By 300 Sandwiches
Posted in Breakfast, recipes | Tags : basil, breakfast, egg in a while, open-faced, parmesan, pesto, summer, veggie
Working on Labor Day? No way! This weekend, we made plans to get in some beach time for the last weekend of the summer.
I had my September fashion magazines stacked in my office, having no time to read them as of yet. But this weekend, I will devour all of them, including that phat 700 page phone book sized issue of Vogue with the sand in between my toes and a mojito in hand while E gets in some kitesuring.
The other thing that we needed to do was harvest all of that crazy basil and herbs that grew like weeds in our garden. This meant more pesto.

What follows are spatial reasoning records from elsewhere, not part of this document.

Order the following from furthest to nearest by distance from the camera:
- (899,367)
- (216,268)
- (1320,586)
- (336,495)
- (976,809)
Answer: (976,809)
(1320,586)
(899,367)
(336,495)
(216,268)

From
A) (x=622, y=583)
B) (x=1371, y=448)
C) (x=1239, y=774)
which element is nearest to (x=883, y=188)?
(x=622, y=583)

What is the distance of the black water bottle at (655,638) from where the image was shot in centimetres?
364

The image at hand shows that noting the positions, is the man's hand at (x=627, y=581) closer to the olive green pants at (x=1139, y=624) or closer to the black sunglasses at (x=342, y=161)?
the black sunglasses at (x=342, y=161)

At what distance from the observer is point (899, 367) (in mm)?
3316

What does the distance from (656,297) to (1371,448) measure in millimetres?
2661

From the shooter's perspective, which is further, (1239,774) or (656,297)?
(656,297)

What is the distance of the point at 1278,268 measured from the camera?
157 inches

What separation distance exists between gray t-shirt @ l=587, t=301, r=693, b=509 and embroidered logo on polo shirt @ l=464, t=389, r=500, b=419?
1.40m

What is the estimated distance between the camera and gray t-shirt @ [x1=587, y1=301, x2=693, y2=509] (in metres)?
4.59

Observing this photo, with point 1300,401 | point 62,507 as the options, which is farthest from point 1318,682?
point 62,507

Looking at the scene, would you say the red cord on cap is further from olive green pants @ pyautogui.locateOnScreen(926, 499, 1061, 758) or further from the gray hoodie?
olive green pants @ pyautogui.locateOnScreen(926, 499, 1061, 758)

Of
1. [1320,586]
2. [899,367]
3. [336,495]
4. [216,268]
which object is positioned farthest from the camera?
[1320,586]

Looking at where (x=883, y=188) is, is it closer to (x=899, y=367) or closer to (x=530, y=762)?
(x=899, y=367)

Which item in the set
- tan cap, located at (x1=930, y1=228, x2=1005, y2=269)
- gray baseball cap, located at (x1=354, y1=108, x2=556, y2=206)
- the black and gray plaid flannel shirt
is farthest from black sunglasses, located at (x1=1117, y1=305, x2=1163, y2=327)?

I hadn’t made a good egg-in-a-whole sandwich since early on in the project, and I thought it would be awesome if you spread pesto all over the bread and ate it with that runny egg yolk. I could eat pesto just plain with no eggs or crackers or bread. I spoon it out of the food processor like ice cream.
Most people do egg-in-a-hole sandwiches with two pieces of bread, but E and I are watching the carbs so we just use one slice per sandwich and keep it open-faced. I could have stacked the bread, but we were just going to split them between us anyway. #doingitourway
E liked the combo of pasta and runny eggs, and devoured breakfast before we rushed off to the last day’s work of the summer. I’ll have to make another batch of that pesto to take with us to the beach tomorrow. I’ll try not to eat half of it before I can pack it up in a Tupperware bowl.
3 cups fresh basil
2 cloves crushed garlic
3/4 cup shredded parmesan cheese
pinch kosher salt
pinch black pepper
3 tablespoons pine nuts
1/3 cup olive oil
squeeze of one lemon wedge
2 pieces bread
make pesto: combine basil, 1/2 cup parmesan, kosher salt, black pepper, and pine nuts in a food processor. Add half the olive oil, chop or grind for about a minute. Run spoon down the sides and mix with spoon, then add the rest of olive oil, and grind for another 30 seconds. Set aside.
Heat a nonstick medium skillet on the stove under low medium heat. In a shallow wide bowl, mix one egg with a generous tablespoon of pesto. Then, cut a hole in the middle of both slices of bread. Dunk the slices into the egg pesto mixture, and place in skillet. After bread toast for about a minute, crack an egg in the hole of the bread. Let cook for another two minutes, then flip with spatula. Let cook for 2 minutes, then remove from skillet.
Dollop another teaspoon of pesto on bread if you wish, or sprinkle more parmesan cheese on top if you like. Makes two open faced sandwiches.